In his youth, the story goes, Bob Jones Jnr was offered a Hollywood contract. But he declined, convinced God would not be best pleased. Instead he went into the family business - the eponymous Christian university founded by his father in 1927, to save the children of Bible belt fundamentalists from the temptations and corruption of secular education.

Jones - "Dr Bob" as he was later known - ran the university for four decades, before moving in 1971 to the largely ceremonial post of Chancellor and devoting much of his energy to preaching. In this sophisticated and "enlightened" late 20th century, the institution is all too easy to mock. Its campus at Greenville, South Carolina, where tobacco, alcohol, and television - not to mention interracial dating and unseemly displays of affection between the sexes - are banned, is Fifties America in aspic: a demure vista of girls in long skirts and bobby socks, boys with cropped hair, immaculate lawns and borders, where all is perfect and nothing quite real.

In Britain, Bob Jones University is best known for putting the Dr into Dr Ian Paisley, in 1966, when the Ulster Unionist politician was in jail for civil disobedience. "Wouldn't you have given Paul a degree when he was in prison ?" he argued to his somewhat apprehensive board. Later Jones and Paisley formed the World Congress of Fundamentalists and Jones died four days before he was due in Belfast for the opening of Paisley's new church.

For Americans, however, Jones is famous for having refused to end his university's ban on interracial dating, after the Internal Revenue Service removed its tax-exempt status in 1970, on the grounds that it practised discrimination. Jones the Creationist yielded no ground. Literally interpreted, he insisted, the Bible banned relations between couples of different races.
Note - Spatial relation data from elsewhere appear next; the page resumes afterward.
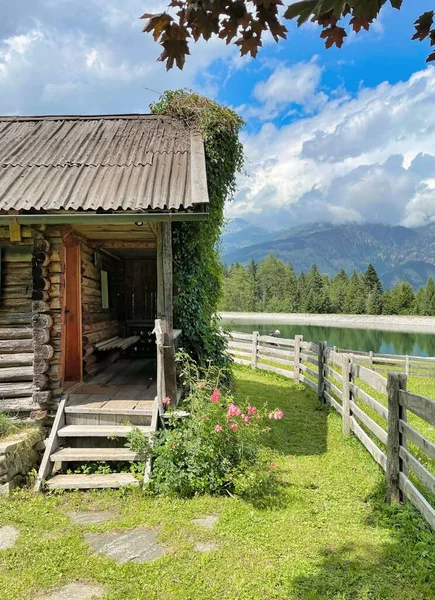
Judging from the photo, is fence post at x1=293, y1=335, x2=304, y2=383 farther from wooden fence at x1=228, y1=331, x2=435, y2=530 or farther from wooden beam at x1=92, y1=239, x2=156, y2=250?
wooden beam at x1=92, y1=239, x2=156, y2=250

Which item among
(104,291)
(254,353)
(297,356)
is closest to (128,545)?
(104,291)

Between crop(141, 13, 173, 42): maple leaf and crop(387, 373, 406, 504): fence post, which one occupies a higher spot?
crop(141, 13, 173, 42): maple leaf

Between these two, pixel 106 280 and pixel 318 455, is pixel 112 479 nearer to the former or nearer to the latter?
pixel 318 455

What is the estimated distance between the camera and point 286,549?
131 inches

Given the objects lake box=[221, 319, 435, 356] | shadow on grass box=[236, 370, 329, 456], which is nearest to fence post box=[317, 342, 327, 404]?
shadow on grass box=[236, 370, 329, 456]

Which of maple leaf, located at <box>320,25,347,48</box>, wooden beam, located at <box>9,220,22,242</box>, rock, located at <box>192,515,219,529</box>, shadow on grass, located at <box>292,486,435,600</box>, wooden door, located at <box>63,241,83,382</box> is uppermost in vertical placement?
maple leaf, located at <box>320,25,347,48</box>

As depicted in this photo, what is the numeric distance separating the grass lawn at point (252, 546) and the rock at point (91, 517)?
9cm

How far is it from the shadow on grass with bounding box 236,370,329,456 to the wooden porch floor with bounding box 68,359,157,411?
2.02m

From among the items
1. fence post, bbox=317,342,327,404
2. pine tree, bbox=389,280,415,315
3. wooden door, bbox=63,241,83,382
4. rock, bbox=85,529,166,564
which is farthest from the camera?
pine tree, bbox=389,280,415,315

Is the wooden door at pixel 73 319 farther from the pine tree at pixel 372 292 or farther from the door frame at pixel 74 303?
the pine tree at pixel 372 292

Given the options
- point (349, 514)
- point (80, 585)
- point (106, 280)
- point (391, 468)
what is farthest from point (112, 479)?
point (106, 280)

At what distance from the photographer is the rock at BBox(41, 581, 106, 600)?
2.81m

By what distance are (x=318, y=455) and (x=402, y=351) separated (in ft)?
116

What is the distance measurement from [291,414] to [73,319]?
175 inches
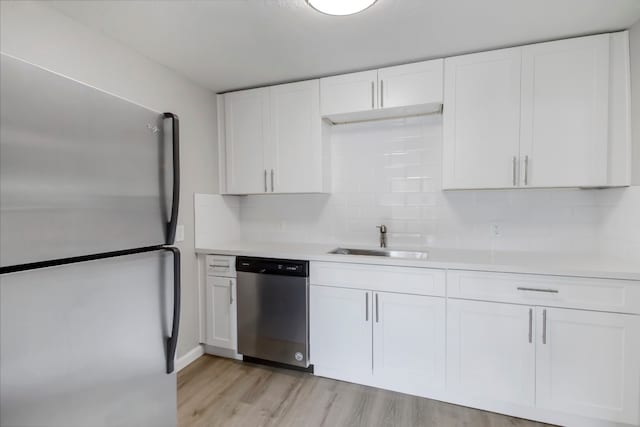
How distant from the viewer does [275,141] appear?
2660 mm

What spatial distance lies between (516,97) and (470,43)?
0.47 metres

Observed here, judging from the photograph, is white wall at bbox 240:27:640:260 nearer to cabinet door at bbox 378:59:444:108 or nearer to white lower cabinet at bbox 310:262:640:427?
cabinet door at bbox 378:59:444:108

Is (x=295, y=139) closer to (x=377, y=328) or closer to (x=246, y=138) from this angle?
(x=246, y=138)

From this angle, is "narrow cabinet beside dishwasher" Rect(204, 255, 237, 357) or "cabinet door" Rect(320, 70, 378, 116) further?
"narrow cabinet beside dishwasher" Rect(204, 255, 237, 357)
But the ruling had small impact on the fortunes of the university, now headed by his eldest son, Bob Jones III. The largest fundamentalist college in the United States, it draws its 5,000 students from all over the country, offering them a choice of some 100 courses. Every discipline has a strongly Christian slant, but graduates have gone on to Harvard, Yale, and the like, highly prized by future employers for their diligence and sobriety.